The same book, though, included a straight-up Vampire 'class,' which is necessary because 4e doesn't use templates. You could make, say, an elf vampire, or a halfling vampire, and the vampire class gives you options that fit all the classic Dracula stuff -- turning into a bat, beguiling with a gaze, sucking blood, climbing on walls. Good times. Very classic, and since it's a race you can combine it with any class and, if the DM's cool with it, you can have a full-fledged PC vampire. Sure, it's possible to have something like a warforged vampire (I guess he preys on oil cans), but hey, it's fantasy. You can have a vampire curse on a golem if you want.



But.

You can also make a revenant who in his former life was a vryloka, whose class is vampire, with the vampiric heritage feat. So apparently he was from a semi-undead race, and his mom was a full vampire, and later she turned him into a full vampire too, but then was destroyed and reincarnated into a different type of undead body. Yes, in 4e, you can have a quadruple vampire.
 

Friar Tuck was a skilled swordsman

anyway OP -= Colour-coded dragons

Moses was a warrior. And Muhammad. Religious folk have been making war throughout history. :D

The only pre-D&D, swords & sorcery kinda fighting priest that I can think of, is Rakhir the Red Archer, warrior-priest of Phum from M.M.'s Elric stories.
 

Fully stocked dungeons that are known by every adventurer in the land. You would think that the last twenty adventuring groups would have depopulated the entire dungeon by now and looted it. Also, if I was an evil master mind, the third time adventurers raided my home base I'D LOOK FOR A NEW DUNGEON.
 

Fully stocked dungeons that are known by every adventurer in the land. You would think that the last twenty adventuring groups would have depopulated the entire dungeon by now and looted it. Also, if I was an evil master mind, the third time adventurers raided my home base I'D LOOK FOR A NEW DUNGEON.

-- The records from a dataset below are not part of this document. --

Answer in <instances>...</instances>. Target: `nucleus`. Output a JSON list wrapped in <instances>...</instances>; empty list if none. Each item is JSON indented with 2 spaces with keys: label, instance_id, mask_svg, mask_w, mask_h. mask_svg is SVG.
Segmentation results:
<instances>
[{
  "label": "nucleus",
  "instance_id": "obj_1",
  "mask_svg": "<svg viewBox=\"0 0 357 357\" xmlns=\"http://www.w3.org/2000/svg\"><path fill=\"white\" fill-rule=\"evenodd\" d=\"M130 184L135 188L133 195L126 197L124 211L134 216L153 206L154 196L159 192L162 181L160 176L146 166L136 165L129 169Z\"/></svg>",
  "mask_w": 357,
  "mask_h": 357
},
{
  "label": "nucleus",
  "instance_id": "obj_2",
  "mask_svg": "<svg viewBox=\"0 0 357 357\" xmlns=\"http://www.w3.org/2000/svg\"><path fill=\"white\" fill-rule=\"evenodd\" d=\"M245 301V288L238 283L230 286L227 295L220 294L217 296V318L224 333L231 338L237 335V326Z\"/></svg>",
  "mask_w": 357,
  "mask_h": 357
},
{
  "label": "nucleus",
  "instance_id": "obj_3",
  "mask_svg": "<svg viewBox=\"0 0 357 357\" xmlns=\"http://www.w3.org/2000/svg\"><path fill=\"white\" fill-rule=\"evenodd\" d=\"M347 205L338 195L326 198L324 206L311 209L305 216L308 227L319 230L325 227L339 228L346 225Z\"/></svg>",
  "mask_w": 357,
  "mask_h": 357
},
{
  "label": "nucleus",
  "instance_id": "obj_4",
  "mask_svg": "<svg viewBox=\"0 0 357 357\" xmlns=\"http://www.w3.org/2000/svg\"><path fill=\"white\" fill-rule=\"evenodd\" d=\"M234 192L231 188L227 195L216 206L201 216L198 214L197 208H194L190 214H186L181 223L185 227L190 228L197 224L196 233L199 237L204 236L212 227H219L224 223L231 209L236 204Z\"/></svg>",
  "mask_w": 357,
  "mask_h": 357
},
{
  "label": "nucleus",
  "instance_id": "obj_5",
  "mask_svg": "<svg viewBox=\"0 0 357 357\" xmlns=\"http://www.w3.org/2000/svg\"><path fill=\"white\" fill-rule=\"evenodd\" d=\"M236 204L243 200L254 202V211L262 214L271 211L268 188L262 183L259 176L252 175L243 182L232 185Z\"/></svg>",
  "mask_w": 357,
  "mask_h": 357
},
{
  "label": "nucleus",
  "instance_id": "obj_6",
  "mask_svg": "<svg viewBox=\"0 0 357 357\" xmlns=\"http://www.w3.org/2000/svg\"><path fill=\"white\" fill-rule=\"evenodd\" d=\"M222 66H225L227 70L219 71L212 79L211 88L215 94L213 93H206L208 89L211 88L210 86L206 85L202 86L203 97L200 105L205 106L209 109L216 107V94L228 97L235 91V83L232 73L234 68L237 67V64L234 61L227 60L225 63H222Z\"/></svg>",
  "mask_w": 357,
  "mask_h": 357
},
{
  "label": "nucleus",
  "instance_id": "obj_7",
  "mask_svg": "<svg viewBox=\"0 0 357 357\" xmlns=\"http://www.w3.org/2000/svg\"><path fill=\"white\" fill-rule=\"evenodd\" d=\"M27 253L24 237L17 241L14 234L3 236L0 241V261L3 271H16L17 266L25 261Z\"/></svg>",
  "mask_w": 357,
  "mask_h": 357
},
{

Huge, famous dungeons are an old school trope. They're huge. They repopulate easily, can never be cleared out and most importantly, most of those adventurers are dead, dead, dead. :lol:
 


I second the alignment system (it's like RPG star signs to me ugh) and color-coded dragons.

Magic emporiums make me cringe.

Also, {weapon/item} of {adjective/noun} {verb} magical item naming conventions. Ugh lol.